§ TASK TO COMPLETE: Count the lines below that contain the string "railing", and give only the number.

-- Start of DATASET RECORDS --

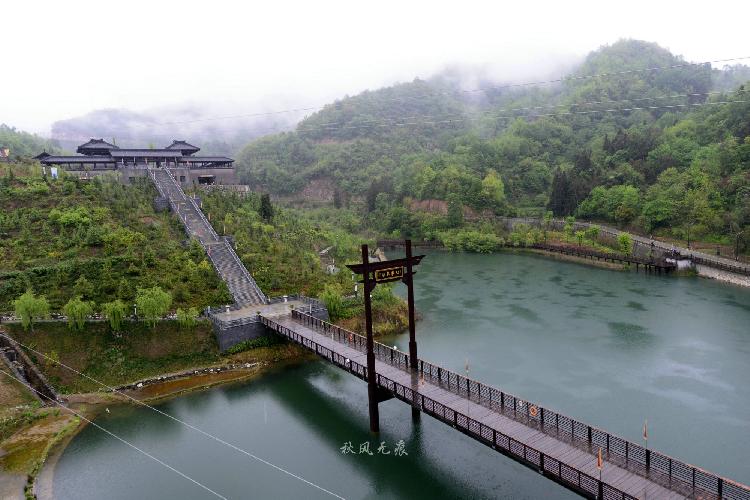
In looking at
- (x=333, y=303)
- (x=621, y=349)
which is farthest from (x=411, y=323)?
(x=621, y=349)

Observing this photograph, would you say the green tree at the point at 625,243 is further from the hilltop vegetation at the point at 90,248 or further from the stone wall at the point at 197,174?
the stone wall at the point at 197,174

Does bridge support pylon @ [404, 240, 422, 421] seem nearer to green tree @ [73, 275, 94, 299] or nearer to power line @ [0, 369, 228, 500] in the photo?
power line @ [0, 369, 228, 500]

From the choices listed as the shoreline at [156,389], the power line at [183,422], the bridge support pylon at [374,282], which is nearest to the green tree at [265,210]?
the shoreline at [156,389]

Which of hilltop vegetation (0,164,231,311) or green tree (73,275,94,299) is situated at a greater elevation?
hilltop vegetation (0,164,231,311)

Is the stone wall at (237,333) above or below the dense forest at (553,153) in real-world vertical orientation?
below

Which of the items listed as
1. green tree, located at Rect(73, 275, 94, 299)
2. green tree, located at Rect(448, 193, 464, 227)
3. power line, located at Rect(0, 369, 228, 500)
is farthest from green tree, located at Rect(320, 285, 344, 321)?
green tree, located at Rect(448, 193, 464, 227)

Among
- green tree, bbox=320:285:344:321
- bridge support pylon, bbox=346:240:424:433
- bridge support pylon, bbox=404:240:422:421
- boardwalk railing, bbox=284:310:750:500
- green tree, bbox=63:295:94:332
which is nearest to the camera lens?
boardwalk railing, bbox=284:310:750:500
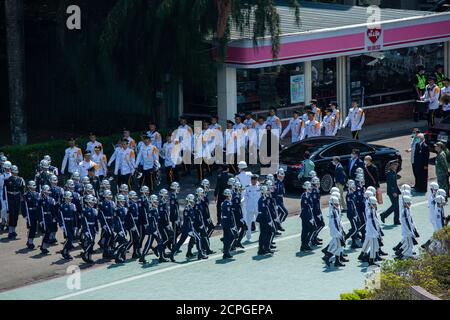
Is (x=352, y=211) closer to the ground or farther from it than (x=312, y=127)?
closer to the ground

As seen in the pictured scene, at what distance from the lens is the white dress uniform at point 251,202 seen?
24.8m

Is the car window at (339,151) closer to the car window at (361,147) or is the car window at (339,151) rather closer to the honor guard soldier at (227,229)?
the car window at (361,147)

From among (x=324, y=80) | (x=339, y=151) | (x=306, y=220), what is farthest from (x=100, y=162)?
(x=324, y=80)

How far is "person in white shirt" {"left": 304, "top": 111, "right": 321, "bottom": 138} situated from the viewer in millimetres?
31688

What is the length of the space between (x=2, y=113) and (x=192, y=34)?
10.6 metres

-- End of DATASET RECORDS --

§ THE OUTPUT: 2